In 2020 and 2022, Voting to Cut Pentagon Budget Didn’t Result in House Losses

January 12, 2023 | 4:52 pm
Press gallery, house.gov
Kevin Davis
Washington Representative

In December, Congress passed the 2023 National Defense Authorization Act (NDAA). The annual bill setting spending guidelines for the Pentagon has followed a common trajectory each year since the Great Recession. Every year the president, regardless of party, requests significantly more for the Pentagon than the previous year. Congress then tacks on even more money to this enormous sum. Finally, regardless of which party has the majority, it passes overwhelmingly. You can truly set your watch to it.

As in years past, this year Congress increased the already enormous budget request from the president by an additional $45 billion to a total of $858 billion, a full $80 billion more than was authorized last year. For comparison’s sake, the once-in-a-generation infrastructure bill Congress passed last year outlays about $100 billion per year. Before the end of this decade, it is almost a certainty that the Pentagon will be getting over $1 trillion every year.

Why is it that Congress and many Democrats continually bestow absurd sums to the one federal agency that has never passed an audit?
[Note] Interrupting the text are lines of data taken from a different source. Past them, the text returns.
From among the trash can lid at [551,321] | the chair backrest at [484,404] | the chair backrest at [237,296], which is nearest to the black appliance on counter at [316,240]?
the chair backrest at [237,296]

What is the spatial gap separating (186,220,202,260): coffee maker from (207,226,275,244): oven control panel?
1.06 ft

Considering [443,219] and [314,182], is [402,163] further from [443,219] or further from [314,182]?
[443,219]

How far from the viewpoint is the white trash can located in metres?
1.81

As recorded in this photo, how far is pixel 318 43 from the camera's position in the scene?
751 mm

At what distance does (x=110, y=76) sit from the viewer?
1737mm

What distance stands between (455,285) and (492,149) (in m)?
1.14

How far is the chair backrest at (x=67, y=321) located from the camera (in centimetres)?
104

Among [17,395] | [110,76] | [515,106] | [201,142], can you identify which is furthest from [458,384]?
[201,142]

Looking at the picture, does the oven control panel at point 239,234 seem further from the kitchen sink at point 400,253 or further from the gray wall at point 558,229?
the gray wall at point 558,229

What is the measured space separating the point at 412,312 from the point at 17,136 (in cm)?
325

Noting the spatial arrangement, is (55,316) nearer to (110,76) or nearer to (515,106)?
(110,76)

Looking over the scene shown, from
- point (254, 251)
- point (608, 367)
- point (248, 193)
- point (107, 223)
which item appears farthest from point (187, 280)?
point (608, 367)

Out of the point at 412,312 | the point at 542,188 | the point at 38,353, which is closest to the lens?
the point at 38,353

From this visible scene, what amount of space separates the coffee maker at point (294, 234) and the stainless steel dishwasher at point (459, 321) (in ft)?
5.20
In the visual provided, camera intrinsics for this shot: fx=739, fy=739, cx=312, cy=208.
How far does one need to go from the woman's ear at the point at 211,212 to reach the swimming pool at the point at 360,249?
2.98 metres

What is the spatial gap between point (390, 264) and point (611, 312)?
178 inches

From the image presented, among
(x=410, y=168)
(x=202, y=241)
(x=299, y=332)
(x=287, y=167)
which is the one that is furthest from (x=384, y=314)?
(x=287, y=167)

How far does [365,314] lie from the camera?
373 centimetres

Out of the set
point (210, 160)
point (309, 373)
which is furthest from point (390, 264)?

Conventional wisdom says it is good electoral politics to write blank checks for the Pentagon. Defense writers in particular paint any vote against the Pentagon’s budget as political malpractice. The majority of the political consulting class, and by extension the candidates and members of Congress they advise, came of age in the wake of 9/11 and are still waging the political battles of the past. Most members fear the attack ad that says they’re “weak on defense,” so they vote for the biggest budget number they’re presented.

But does that conventional wisdom stack up with reality?

In 2020, co-chairs of the Defense Spending Reduction Caucus Reps. Barbara Lee and Mark Pocan introduced an amendment to cut the Pentagon’s budget by 10%. It lost overwhelmingly 93-324. But something interesting happened that fall when voters went to the polls. Of the 93 members that voted to slash the Pentagon’s budget 85 stood for re-election. All 85 won.

Earlier this year, Representative Lee again offered an amendment to cut the Pentagon’s budget by $37 billion, back to the level in President Biden’s budget request. This time her measure got 151 ayes, including 14 Republicans. One hundred and twenty-nine of those members stood for re-election in November and voters again, overwhelmingly, rewarded them with re-election. Members of Congress that voted to cut the Pentagon’s budget went 128-1 in 2022.

You might be tempted to think that these races must have all been in gerrymandered, safe Democratic districts. But 13 of the 14 Republicans that voted to cut the Pentagon’s budget ran for re-election and won. Four Democrats that voted to cut the Pentagon’s budget resided in districts deemed “toss ups” by the nonpartisan Cook Political Report. They all won. In fact, the only member that lost re-election was a casualty of redistricting. In 2020, his district was rated Lean Democrat but after a commission changed the maps in New Jersey his district became Lean Republican. Further, voting for robust Pentagon spending didn’t guarantee electoral success. Four members, two from each party, voted for the full $858 billion ran in “toss up” districts and lost their bids for re-election.

Large Pentagon budgets are treated as a foregone conclusion. The political class believes that being ‘strong’ on security means writing the Pentagon a blank check, despite zero evidence that taxpayer dollars are handled with care or respect (actually significant evidence of the opposite). But maybe voters understand more than consultants are willing to give them credit for. As former Defense Secretary Robert Gates said, “If the Department of Defense can’t figure out a way to defend the United States on half a trillion dollars a year, then our problems are much bigger than anything that can be cured by buying a few more ships and planes.” Maybe voters understand that true security doesn’t begin and end with the Pentagon’s budget – it includes the ability to keep our loved ones safe during a global pandemic, to withstand and bounce back from climate disasters, to be able to keep food on the table and a roof over your head. And they want representatives in Washington who understand that too and who aren’t afraid to stand up for it. The 2020 and 2022 elections proved that elected officials can stand up against obscene Pentagon budgets and keep their jobs. Hopefully, the new generation of Congressional leadership takes note, and it informs the way they govern moving forward.